WHAT YOU NEED TO DO: From the lecture announcement below, write out the passage that begins at the words "Jeffrey Shandler" and stops after the words "to the public.", copying it without any change.
---------- QUOTED TEXT ----------
“The Media and the Messenger: Transforming the Cantor’s Art in the Age of Mechanical Reproduction”

Jeffrey Shandler
March 9th
“The Media and the Messenger: Transforming the Cantor’s Art In the Age of Mechanical Reproduction ”
Location: The Center for Jewish History
15 W. 16th St. New York City
Date: Friday, March 9, 2007
Time: 10:30 AM to Noon

Admission: This event is free and open to the public.
Sponsored by the American Jewish Historical Society
and the American Society for Jewish Music
The Jewish Music Forum lecture series continues, with an
investigation of the cantor’s life, art, and spirituality as narrated
through various modes of communication:
“The Media and the Messenger: Transforming the Cantor’s
Art in the Age of Mechanical Reproduction”
---------- STORED RECORDS ----------
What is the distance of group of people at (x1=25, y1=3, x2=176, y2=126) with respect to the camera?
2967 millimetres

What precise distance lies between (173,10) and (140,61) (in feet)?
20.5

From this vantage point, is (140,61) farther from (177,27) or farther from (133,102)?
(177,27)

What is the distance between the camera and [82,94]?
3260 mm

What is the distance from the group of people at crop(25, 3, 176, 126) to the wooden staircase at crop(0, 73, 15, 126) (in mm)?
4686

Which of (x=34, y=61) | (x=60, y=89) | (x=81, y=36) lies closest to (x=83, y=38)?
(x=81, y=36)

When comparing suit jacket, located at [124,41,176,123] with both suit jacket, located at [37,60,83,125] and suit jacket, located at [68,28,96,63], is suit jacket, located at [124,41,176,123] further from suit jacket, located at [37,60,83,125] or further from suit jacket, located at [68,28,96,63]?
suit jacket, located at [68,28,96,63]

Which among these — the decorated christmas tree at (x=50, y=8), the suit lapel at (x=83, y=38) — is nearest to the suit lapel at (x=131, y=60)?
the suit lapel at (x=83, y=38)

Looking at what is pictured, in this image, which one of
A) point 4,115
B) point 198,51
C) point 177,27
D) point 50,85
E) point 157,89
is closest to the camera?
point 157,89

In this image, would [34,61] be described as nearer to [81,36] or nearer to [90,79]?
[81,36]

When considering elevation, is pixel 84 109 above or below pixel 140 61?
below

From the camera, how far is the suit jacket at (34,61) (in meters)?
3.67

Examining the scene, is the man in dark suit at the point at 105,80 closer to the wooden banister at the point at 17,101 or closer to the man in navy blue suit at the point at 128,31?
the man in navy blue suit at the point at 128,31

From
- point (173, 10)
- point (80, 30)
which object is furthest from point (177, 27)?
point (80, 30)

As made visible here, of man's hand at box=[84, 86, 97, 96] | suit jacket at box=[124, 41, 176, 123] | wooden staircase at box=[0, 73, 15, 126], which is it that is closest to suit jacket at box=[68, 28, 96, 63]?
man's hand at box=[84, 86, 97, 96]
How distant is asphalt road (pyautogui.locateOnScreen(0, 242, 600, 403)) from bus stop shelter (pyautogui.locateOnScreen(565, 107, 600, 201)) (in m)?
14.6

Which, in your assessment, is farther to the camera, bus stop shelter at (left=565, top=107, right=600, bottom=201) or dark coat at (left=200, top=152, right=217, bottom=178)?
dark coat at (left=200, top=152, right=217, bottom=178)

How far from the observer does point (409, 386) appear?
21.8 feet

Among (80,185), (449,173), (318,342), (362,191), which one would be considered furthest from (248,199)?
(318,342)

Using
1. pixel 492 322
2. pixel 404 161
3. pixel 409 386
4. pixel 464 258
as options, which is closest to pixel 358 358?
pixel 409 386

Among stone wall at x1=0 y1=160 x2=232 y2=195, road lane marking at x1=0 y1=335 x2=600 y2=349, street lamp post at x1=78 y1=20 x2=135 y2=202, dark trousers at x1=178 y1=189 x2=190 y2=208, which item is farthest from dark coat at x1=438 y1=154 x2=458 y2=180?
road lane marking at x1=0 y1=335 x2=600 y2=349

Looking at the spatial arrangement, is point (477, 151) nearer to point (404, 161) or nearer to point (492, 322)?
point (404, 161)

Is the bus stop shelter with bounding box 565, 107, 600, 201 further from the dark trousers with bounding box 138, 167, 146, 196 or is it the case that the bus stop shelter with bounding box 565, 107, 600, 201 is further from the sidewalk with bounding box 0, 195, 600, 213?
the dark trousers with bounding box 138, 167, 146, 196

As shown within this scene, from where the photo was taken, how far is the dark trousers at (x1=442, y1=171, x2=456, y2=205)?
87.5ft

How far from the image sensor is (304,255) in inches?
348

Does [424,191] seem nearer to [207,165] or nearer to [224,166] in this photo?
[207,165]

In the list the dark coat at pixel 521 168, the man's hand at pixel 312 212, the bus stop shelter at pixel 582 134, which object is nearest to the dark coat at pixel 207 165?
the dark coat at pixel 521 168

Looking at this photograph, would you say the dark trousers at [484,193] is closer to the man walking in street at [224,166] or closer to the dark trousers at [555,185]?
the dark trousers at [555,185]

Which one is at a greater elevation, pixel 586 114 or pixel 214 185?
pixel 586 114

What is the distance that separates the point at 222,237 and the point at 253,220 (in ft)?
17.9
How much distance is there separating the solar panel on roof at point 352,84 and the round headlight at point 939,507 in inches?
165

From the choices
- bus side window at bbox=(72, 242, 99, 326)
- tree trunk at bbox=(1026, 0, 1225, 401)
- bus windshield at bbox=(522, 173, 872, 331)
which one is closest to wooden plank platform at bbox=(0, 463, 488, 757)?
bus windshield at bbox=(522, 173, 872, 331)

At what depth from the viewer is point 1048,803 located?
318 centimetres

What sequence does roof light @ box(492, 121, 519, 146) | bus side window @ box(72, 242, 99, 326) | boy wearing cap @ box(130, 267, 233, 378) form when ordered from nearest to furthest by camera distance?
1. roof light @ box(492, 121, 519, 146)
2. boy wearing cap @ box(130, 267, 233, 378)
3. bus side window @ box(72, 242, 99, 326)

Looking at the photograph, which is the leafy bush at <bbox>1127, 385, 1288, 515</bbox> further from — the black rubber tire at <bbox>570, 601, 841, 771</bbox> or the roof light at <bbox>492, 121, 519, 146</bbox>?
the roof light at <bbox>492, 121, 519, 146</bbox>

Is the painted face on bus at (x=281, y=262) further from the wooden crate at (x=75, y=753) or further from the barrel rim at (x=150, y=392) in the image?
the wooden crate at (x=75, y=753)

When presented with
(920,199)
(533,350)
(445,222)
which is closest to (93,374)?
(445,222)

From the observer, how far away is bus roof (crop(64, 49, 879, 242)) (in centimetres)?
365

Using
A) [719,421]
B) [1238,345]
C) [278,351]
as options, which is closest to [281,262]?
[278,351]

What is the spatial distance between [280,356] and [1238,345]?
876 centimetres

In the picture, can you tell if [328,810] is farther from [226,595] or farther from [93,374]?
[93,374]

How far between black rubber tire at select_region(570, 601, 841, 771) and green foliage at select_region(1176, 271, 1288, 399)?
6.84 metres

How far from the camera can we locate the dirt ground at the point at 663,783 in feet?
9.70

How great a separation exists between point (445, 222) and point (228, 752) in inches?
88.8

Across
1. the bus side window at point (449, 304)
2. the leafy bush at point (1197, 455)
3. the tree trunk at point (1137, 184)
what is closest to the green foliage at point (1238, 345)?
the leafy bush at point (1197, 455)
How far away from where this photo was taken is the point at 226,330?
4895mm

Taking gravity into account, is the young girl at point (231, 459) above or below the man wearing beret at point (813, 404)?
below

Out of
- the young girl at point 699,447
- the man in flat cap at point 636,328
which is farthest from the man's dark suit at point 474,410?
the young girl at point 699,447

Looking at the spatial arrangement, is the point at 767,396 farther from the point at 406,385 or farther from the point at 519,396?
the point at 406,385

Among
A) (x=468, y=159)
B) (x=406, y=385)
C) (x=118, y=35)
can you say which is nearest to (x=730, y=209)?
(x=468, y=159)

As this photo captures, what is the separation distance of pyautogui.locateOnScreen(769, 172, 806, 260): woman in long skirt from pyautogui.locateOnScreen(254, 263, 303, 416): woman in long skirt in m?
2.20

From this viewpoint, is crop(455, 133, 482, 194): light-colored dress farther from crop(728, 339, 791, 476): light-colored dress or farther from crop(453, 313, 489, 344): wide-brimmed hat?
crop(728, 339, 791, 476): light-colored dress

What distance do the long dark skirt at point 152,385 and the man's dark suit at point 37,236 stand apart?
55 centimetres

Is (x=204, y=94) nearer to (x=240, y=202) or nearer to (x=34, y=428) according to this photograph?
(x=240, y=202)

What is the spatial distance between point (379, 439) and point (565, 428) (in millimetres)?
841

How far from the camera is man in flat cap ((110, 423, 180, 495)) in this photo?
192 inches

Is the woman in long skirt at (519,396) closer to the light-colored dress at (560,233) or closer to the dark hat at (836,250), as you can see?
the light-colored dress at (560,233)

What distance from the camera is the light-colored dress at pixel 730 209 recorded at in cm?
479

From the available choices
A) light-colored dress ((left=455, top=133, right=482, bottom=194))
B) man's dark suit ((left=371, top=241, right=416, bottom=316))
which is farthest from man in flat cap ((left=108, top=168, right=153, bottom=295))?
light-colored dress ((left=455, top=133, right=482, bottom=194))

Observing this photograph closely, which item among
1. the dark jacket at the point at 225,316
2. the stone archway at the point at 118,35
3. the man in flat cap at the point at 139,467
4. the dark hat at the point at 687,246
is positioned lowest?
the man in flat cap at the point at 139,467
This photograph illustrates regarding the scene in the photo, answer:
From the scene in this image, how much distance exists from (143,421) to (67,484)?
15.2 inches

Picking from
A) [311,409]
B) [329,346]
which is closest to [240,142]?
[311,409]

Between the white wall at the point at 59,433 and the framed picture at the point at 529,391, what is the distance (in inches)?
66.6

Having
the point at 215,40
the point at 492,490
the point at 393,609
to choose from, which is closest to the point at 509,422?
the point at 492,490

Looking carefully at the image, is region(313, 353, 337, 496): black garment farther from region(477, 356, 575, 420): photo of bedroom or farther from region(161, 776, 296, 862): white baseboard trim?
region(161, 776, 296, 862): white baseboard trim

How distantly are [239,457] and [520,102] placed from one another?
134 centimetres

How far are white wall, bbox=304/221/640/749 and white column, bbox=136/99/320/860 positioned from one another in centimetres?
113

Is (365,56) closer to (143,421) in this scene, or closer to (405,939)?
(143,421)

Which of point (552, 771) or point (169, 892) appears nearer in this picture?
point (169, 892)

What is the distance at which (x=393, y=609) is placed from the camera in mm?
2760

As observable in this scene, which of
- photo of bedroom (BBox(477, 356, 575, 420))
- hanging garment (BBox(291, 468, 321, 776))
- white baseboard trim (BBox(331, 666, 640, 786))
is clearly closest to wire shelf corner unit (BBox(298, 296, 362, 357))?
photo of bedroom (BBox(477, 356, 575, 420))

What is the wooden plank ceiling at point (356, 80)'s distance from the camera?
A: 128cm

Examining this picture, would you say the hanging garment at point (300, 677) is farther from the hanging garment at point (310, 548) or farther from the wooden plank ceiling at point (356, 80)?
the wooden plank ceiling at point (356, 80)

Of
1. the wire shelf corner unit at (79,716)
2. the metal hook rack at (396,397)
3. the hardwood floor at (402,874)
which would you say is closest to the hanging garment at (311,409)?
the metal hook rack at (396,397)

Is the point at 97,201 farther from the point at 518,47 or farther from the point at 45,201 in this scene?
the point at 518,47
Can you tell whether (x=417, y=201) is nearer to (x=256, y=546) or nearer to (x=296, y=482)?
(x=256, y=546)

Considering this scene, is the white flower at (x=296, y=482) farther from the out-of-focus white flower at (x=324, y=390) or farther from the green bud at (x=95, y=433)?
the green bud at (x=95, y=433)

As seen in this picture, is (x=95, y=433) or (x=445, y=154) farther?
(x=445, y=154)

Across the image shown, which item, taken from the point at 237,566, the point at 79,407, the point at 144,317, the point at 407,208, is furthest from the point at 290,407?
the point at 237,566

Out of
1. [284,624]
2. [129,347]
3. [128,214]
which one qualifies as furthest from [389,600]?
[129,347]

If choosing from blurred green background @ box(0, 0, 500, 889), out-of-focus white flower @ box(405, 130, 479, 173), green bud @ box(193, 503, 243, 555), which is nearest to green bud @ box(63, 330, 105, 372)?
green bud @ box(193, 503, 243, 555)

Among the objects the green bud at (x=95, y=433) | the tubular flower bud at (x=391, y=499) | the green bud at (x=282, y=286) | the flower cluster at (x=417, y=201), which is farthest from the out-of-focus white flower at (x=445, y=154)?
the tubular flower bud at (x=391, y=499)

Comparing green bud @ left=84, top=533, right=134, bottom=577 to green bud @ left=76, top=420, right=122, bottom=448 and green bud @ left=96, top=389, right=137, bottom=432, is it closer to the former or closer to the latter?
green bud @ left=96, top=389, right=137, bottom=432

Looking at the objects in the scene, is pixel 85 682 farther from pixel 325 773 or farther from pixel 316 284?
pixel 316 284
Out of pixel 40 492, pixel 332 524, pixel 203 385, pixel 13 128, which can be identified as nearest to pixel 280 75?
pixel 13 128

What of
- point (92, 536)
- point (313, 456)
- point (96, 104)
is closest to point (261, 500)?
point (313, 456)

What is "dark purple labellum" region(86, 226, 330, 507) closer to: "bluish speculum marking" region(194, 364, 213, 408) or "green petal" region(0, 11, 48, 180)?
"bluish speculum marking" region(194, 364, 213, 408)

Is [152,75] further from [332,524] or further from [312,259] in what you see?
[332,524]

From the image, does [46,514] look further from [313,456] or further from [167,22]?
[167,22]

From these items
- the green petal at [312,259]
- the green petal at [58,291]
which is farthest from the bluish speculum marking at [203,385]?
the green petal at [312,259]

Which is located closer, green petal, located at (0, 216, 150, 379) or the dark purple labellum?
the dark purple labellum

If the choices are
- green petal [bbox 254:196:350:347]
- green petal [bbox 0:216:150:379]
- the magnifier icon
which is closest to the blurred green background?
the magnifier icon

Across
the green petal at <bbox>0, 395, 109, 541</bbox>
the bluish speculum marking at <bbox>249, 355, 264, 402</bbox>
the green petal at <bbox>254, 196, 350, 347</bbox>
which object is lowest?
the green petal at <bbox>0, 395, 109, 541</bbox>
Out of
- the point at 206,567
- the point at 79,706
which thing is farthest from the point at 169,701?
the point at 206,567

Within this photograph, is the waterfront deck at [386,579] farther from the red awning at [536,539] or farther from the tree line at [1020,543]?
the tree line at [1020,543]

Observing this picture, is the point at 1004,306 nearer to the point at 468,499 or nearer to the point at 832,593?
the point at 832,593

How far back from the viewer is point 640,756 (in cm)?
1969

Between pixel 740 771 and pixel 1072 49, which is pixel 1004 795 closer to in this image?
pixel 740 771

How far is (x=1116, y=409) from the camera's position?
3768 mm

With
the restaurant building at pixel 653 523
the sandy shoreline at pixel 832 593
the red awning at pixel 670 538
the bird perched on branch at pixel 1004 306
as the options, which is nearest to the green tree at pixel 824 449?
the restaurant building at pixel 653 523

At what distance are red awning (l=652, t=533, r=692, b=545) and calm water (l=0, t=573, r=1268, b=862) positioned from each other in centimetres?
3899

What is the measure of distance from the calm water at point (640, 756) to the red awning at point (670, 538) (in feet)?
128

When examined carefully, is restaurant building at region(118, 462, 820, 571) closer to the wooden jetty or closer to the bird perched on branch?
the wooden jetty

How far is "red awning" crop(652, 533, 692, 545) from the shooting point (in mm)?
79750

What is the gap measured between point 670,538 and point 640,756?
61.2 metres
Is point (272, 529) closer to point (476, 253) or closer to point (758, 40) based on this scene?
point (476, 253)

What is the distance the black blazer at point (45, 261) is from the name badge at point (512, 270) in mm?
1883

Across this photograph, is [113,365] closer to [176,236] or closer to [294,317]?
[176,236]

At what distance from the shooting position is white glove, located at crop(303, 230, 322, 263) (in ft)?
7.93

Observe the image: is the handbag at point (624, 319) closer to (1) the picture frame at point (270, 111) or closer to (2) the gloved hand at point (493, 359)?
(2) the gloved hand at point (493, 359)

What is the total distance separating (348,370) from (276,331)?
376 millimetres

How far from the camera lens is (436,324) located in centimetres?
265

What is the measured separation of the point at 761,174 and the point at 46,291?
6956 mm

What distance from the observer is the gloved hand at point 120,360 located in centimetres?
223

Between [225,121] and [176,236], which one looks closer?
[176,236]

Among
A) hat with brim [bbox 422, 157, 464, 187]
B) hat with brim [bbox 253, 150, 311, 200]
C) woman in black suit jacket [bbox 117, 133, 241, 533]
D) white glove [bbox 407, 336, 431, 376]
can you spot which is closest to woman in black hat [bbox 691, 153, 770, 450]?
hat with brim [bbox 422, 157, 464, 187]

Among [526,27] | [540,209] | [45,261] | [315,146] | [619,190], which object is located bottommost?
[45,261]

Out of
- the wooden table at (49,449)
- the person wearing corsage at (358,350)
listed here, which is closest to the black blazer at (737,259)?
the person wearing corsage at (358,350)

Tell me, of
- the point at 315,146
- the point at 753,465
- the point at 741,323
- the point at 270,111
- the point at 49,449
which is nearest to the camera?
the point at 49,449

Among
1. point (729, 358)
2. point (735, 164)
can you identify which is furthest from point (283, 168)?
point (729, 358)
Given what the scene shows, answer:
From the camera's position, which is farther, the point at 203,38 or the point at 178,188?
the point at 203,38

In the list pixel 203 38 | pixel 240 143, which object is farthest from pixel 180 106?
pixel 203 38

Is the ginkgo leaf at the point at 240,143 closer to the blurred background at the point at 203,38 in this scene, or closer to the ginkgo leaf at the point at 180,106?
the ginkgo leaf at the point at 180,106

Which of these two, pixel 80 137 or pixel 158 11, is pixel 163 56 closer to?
----------
EXERCISE SOLUTION:
Jeffrey Shandler
March 9th
“The Media and the Messenger: Transforming the Cantor’s Art In the Age of Mechanical Reproduction ”
Location: The Center for Jewish History
15 W. 16th St. New York City
Date: Friday, March 9, 2007
Time: 10:30 AM to Noon

Admission: This event is free and open to the public.